Yunanto menilai, sukses Pilkada serentak ini menjadi bukti demokrasi di Indonesia sudah berada di relnya. Ini juga membuktikan bahwa bangsa Indonesia sangat adaptif mengikuti realitas dan perkembangan zaman. Hal itu dilihat dari sistem Pemilu mulai dari zaman setelah Kemerdekaan, orde baru, dan sekarang. Saat orde baru rakyat tidak bisa memilih pemimpin secara langsung, anggota legislatif juga diangkat. Sejak reformasi sistem itu diubah, dan mulai 2004, digelar Pemilu langsung, bahkan 2018 ini dilakukan Pilkada serentak.

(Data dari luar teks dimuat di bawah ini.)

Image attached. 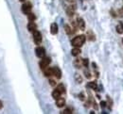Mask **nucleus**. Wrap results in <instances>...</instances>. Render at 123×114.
I'll return each mask as SVG.
<instances>
[{"label":"nucleus","instance_id":"28","mask_svg":"<svg viewBox=\"0 0 123 114\" xmlns=\"http://www.w3.org/2000/svg\"><path fill=\"white\" fill-rule=\"evenodd\" d=\"M80 99H81V100H83V99H84V97H83V94H82V93H81V94H80Z\"/></svg>","mask_w":123,"mask_h":114},{"label":"nucleus","instance_id":"13","mask_svg":"<svg viewBox=\"0 0 123 114\" xmlns=\"http://www.w3.org/2000/svg\"><path fill=\"white\" fill-rule=\"evenodd\" d=\"M61 94H62V93H61V92H60V91L56 89V90L52 92V97H53L55 100H57L58 98H60V97H61Z\"/></svg>","mask_w":123,"mask_h":114},{"label":"nucleus","instance_id":"31","mask_svg":"<svg viewBox=\"0 0 123 114\" xmlns=\"http://www.w3.org/2000/svg\"><path fill=\"white\" fill-rule=\"evenodd\" d=\"M20 1H25V0H20Z\"/></svg>","mask_w":123,"mask_h":114},{"label":"nucleus","instance_id":"2","mask_svg":"<svg viewBox=\"0 0 123 114\" xmlns=\"http://www.w3.org/2000/svg\"><path fill=\"white\" fill-rule=\"evenodd\" d=\"M32 33H33V40H34L35 43L36 44H40L41 42H42V35H41V33L38 30H35Z\"/></svg>","mask_w":123,"mask_h":114},{"label":"nucleus","instance_id":"19","mask_svg":"<svg viewBox=\"0 0 123 114\" xmlns=\"http://www.w3.org/2000/svg\"><path fill=\"white\" fill-rule=\"evenodd\" d=\"M65 29H66V32L67 33V34H71L73 31L71 30V28H70V27L69 26H67V25H66L65 26Z\"/></svg>","mask_w":123,"mask_h":114},{"label":"nucleus","instance_id":"29","mask_svg":"<svg viewBox=\"0 0 123 114\" xmlns=\"http://www.w3.org/2000/svg\"><path fill=\"white\" fill-rule=\"evenodd\" d=\"M2 107H3V103L0 101V108H2Z\"/></svg>","mask_w":123,"mask_h":114},{"label":"nucleus","instance_id":"17","mask_svg":"<svg viewBox=\"0 0 123 114\" xmlns=\"http://www.w3.org/2000/svg\"><path fill=\"white\" fill-rule=\"evenodd\" d=\"M28 17H29V21H31V22H33V21L35 20V18H36V17H35V15H34L33 13H31V12L28 14Z\"/></svg>","mask_w":123,"mask_h":114},{"label":"nucleus","instance_id":"12","mask_svg":"<svg viewBox=\"0 0 123 114\" xmlns=\"http://www.w3.org/2000/svg\"><path fill=\"white\" fill-rule=\"evenodd\" d=\"M80 53H81V50H80L79 47H75V48H73L72 51H71V54H72V56H74V57L79 56Z\"/></svg>","mask_w":123,"mask_h":114},{"label":"nucleus","instance_id":"16","mask_svg":"<svg viewBox=\"0 0 123 114\" xmlns=\"http://www.w3.org/2000/svg\"><path fill=\"white\" fill-rule=\"evenodd\" d=\"M74 10H75V8L74 7H69L68 9H67V13H68V15L69 16H71V15H73L74 14Z\"/></svg>","mask_w":123,"mask_h":114},{"label":"nucleus","instance_id":"8","mask_svg":"<svg viewBox=\"0 0 123 114\" xmlns=\"http://www.w3.org/2000/svg\"><path fill=\"white\" fill-rule=\"evenodd\" d=\"M56 105H57L58 107H63L66 105V100L64 98H61L60 97V98H58L56 100Z\"/></svg>","mask_w":123,"mask_h":114},{"label":"nucleus","instance_id":"18","mask_svg":"<svg viewBox=\"0 0 123 114\" xmlns=\"http://www.w3.org/2000/svg\"><path fill=\"white\" fill-rule=\"evenodd\" d=\"M87 34H88V36H89V40H91V41H95V35L92 33L91 30H89V31L87 32Z\"/></svg>","mask_w":123,"mask_h":114},{"label":"nucleus","instance_id":"3","mask_svg":"<svg viewBox=\"0 0 123 114\" xmlns=\"http://www.w3.org/2000/svg\"><path fill=\"white\" fill-rule=\"evenodd\" d=\"M50 63V59L49 58H43V60L40 61V67L42 70H44L45 68H46L48 66V64Z\"/></svg>","mask_w":123,"mask_h":114},{"label":"nucleus","instance_id":"5","mask_svg":"<svg viewBox=\"0 0 123 114\" xmlns=\"http://www.w3.org/2000/svg\"><path fill=\"white\" fill-rule=\"evenodd\" d=\"M22 11L25 13V14H29V13H30V11H31V7H30V4H24L23 6H22Z\"/></svg>","mask_w":123,"mask_h":114},{"label":"nucleus","instance_id":"23","mask_svg":"<svg viewBox=\"0 0 123 114\" xmlns=\"http://www.w3.org/2000/svg\"><path fill=\"white\" fill-rule=\"evenodd\" d=\"M116 31H117L118 33H123V30H122L121 26H120V27H119V26H117V27H116Z\"/></svg>","mask_w":123,"mask_h":114},{"label":"nucleus","instance_id":"24","mask_svg":"<svg viewBox=\"0 0 123 114\" xmlns=\"http://www.w3.org/2000/svg\"><path fill=\"white\" fill-rule=\"evenodd\" d=\"M84 74H85V76H86L87 78H90V77H91V74H90V72H88L87 70L84 71Z\"/></svg>","mask_w":123,"mask_h":114},{"label":"nucleus","instance_id":"10","mask_svg":"<svg viewBox=\"0 0 123 114\" xmlns=\"http://www.w3.org/2000/svg\"><path fill=\"white\" fill-rule=\"evenodd\" d=\"M36 28H37V27H36V25L33 23V22H29V25H28V29H29V31H30V32H33V31H35L36 30Z\"/></svg>","mask_w":123,"mask_h":114},{"label":"nucleus","instance_id":"26","mask_svg":"<svg viewBox=\"0 0 123 114\" xmlns=\"http://www.w3.org/2000/svg\"><path fill=\"white\" fill-rule=\"evenodd\" d=\"M100 106L103 108V107H105L106 106V102H104V101H101L100 102Z\"/></svg>","mask_w":123,"mask_h":114},{"label":"nucleus","instance_id":"9","mask_svg":"<svg viewBox=\"0 0 123 114\" xmlns=\"http://www.w3.org/2000/svg\"><path fill=\"white\" fill-rule=\"evenodd\" d=\"M77 23H78V27H80V29H82V30H84V29H85V23H84L83 19L79 18Z\"/></svg>","mask_w":123,"mask_h":114},{"label":"nucleus","instance_id":"1","mask_svg":"<svg viewBox=\"0 0 123 114\" xmlns=\"http://www.w3.org/2000/svg\"><path fill=\"white\" fill-rule=\"evenodd\" d=\"M85 39H86V38H85L84 35H79V36L75 37V38L72 40L71 43H72V45H73L74 47H81V46L84 43Z\"/></svg>","mask_w":123,"mask_h":114},{"label":"nucleus","instance_id":"30","mask_svg":"<svg viewBox=\"0 0 123 114\" xmlns=\"http://www.w3.org/2000/svg\"><path fill=\"white\" fill-rule=\"evenodd\" d=\"M120 26H121V27H122V30H123V24L121 23V24H120Z\"/></svg>","mask_w":123,"mask_h":114},{"label":"nucleus","instance_id":"6","mask_svg":"<svg viewBox=\"0 0 123 114\" xmlns=\"http://www.w3.org/2000/svg\"><path fill=\"white\" fill-rule=\"evenodd\" d=\"M50 32L53 35L58 33V25L56 23H52L51 24V26H50Z\"/></svg>","mask_w":123,"mask_h":114},{"label":"nucleus","instance_id":"14","mask_svg":"<svg viewBox=\"0 0 123 114\" xmlns=\"http://www.w3.org/2000/svg\"><path fill=\"white\" fill-rule=\"evenodd\" d=\"M57 90L61 92V93H65L66 92V89H65V86L63 84H60L58 87H57Z\"/></svg>","mask_w":123,"mask_h":114},{"label":"nucleus","instance_id":"4","mask_svg":"<svg viewBox=\"0 0 123 114\" xmlns=\"http://www.w3.org/2000/svg\"><path fill=\"white\" fill-rule=\"evenodd\" d=\"M35 53H36V56L38 57V58H44L45 55V51L43 47H37L35 49Z\"/></svg>","mask_w":123,"mask_h":114},{"label":"nucleus","instance_id":"11","mask_svg":"<svg viewBox=\"0 0 123 114\" xmlns=\"http://www.w3.org/2000/svg\"><path fill=\"white\" fill-rule=\"evenodd\" d=\"M44 73H45V76H52L53 75V68L51 69V68H45L44 69Z\"/></svg>","mask_w":123,"mask_h":114},{"label":"nucleus","instance_id":"25","mask_svg":"<svg viewBox=\"0 0 123 114\" xmlns=\"http://www.w3.org/2000/svg\"><path fill=\"white\" fill-rule=\"evenodd\" d=\"M49 84H50L52 87H54V86L56 85V82H55V80H53V79H50V80H49Z\"/></svg>","mask_w":123,"mask_h":114},{"label":"nucleus","instance_id":"22","mask_svg":"<svg viewBox=\"0 0 123 114\" xmlns=\"http://www.w3.org/2000/svg\"><path fill=\"white\" fill-rule=\"evenodd\" d=\"M88 63H89V61H88V60H87V59L82 60V64H83L85 67H87V66H88Z\"/></svg>","mask_w":123,"mask_h":114},{"label":"nucleus","instance_id":"15","mask_svg":"<svg viewBox=\"0 0 123 114\" xmlns=\"http://www.w3.org/2000/svg\"><path fill=\"white\" fill-rule=\"evenodd\" d=\"M87 86L93 90H98V86H97V83L96 82H89L87 84Z\"/></svg>","mask_w":123,"mask_h":114},{"label":"nucleus","instance_id":"27","mask_svg":"<svg viewBox=\"0 0 123 114\" xmlns=\"http://www.w3.org/2000/svg\"><path fill=\"white\" fill-rule=\"evenodd\" d=\"M63 113H65V114H70V113H72V112H71L70 109H66V110L63 111Z\"/></svg>","mask_w":123,"mask_h":114},{"label":"nucleus","instance_id":"21","mask_svg":"<svg viewBox=\"0 0 123 114\" xmlns=\"http://www.w3.org/2000/svg\"><path fill=\"white\" fill-rule=\"evenodd\" d=\"M75 78H76V80H77L78 83H82V77H81L79 75H76V76H75Z\"/></svg>","mask_w":123,"mask_h":114},{"label":"nucleus","instance_id":"7","mask_svg":"<svg viewBox=\"0 0 123 114\" xmlns=\"http://www.w3.org/2000/svg\"><path fill=\"white\" fill-rule=\"evenodd\" d=\"M53 75L56 76V78H58V79H60L61 77H62V72H61V70L58 68V67H54L53 68Z\"/></svg>","mask_w":123,"mask_h":114},{"label":"nucleus","instance_id":"20","mask_svg":"<svg viewBox=\"0 0 123 114\" xmlns=\"http://www.w3.org/2000/svg\"><path fill=\"white\" fill-rule=\"evenodd\" d=\"M74 64H75V66H76L77 68H80V65H81V61H80V59H77V60L74 61Z\"/></svg>","mask_w":123,"mask_h":114}]
</instances>
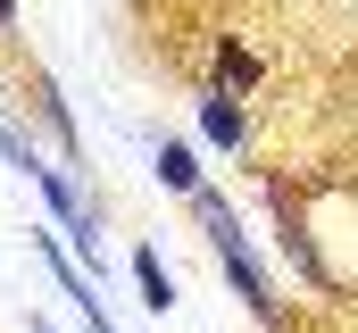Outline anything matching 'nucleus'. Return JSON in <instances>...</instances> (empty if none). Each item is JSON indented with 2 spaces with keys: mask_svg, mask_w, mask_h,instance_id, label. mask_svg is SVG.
Segmentation results:
<instances>
[{
  "mask_svg": "<svg viewBox=\"0 0 358 333\" xmlns=\"http://www.w3.org/2000/svg\"><path fill=\"white\" fill-rule=\"evenodd\" d=\"M192 217H200L208 250H217V267L234 275V292L250 300V317H259V325H275V309H283V300H275V275L259 267V250H250V234H242V217L225 208V192H208V183H200V192H192Z\"/></svg>",
  "mask_w": 358,
  "mask_h": 333,
  "instance_id": "f257e3e1",
  "label": "nucleus"
},
{
  "mask_svg": "<svg viewBox=\"0 0 358 333\" xmlns=\"http://www.w3.org/2000/svg\"><path fill=\"white\" fill-rule=\"evenodd\" d=\"M200 142H208V150H242V142H250V108H242V92H225V83L200 92Z\"/></svg>",
  "mask_w": 358,
  "mask_h": 333,
  "instance_id": "f03ea898",
  "label": "nucleus"
},
{
  "mask_svg": "<svg viewBox=\"0 0 358 333\" xmlns=\"http://www.w3.org/2000/svg\"><path fill=\"white\" fill-rule=\"evenodd\" d=\"M34 117H42V134H50V142L67 150V166L84 159V134H76V108H67V92H59L50 76H34Z\"/></svg>",
  "mask_w": 358,
  "mask_h": 333,
  "instance_id": "7ed1b4c3",
  "label": "nucleus"
},
{
  "mask_svg": "<svg viewBox=\"0 0 358 333\" xmlns=\"http://www.w3.org/2000/svg\"><path fill=\"white\" fill-rule=\"evenodd\" d=\"M125 267H134V283H142V309H150V317H167V309H176V275L159 267V250L134 242V258H125Z\"/></svg>",
  "mask_w": 358,
  "mask_h": 333,
  "instance_id": "20e7f679",
  "label": "nucleus"
},
{
  "mask_svg": "<svg viewBox=\"0 0 358 333\" xmlns=\"http://www.w3.org/2000/svg\"><path fill=\"white\" fill-rule=\"evenodd\" d=\"M259 76H267V67H259V50H250V42H234V34H217V83H225V92H250Z\"/></svg>",
  "mask_w": 358,
  "mask_h": 333,
  "instance_id": "39448f33",
  "label": "nucleus"
},
{
  "mask_svg": "<svg viewBox=\"0 0 358 333\" xmlns=\"http://www.w3.org/2000/svg\"><path fill=\"white\" fill-rule=\"evenodd\" d=\"M159 183H167V192H183V200H192V192L208 183V175H200V150H192V142H159Z\"/></svg>",
  "mask_w": 358,
  "mask_h": 333,
  "instance_id": "423d86ee",
  "label": "nucleus"
},
{
  "mask_svg": "<svg viewBox=\"0 0 358 333\" xmlns=\"http://www.w3.org/2000/svg\"><path fill=\"white\" fill-rule=\"evenodd\" d=\"M0 159L17 166V175H34V166H50V159H42V142H34V134H25V125L8 117V100H0Z\"/></svg>",
  "mask_w": 358,
  "mask_h": 333,
  "instance_id": "0eeeda50",
  "label": "nucleus"
},
{
  "mask_svg": "<svg viewBox=\"0 0 358 333\" xmlns=\"http://www.w3.org/2000/svg\"><path fill=\"white\" fill-rule=\"evenodd\" d=\"M84 333H117V325H108V309H92V317H84Z\"/></svg>",
  "mask_w": 358,
  "mask_h": 333,
  "instance_id": "6e6552de",
  "label": "nucleus"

Menurut Yunanto, demokrasi, kebebasan memilih informasi, media, telah mendidik bangsa Indonesia menjadi cerdas dan jauh dari apa yang diperkirakan orang. Memang demokrasi yang telah dijalankan belum sempurna, tapi ini sudah sangat bagus. Ia pun mengakui masih ada kelompok yang ingin memprioritaskan golongannya diatas kepentingan bangsa. Juga masih ada yang ‘menyerang’ demokrasi dengan mengatakan bahwa demokrasi tidak sesuai ajaran agama.
“Memang demokrasi tidak selevel dengan agama. Demokrasi ini soal muamalah. Jadi sangat jelas, konsep demokrasi dan agama itu tidak sama,” tegas Sri Yunanto.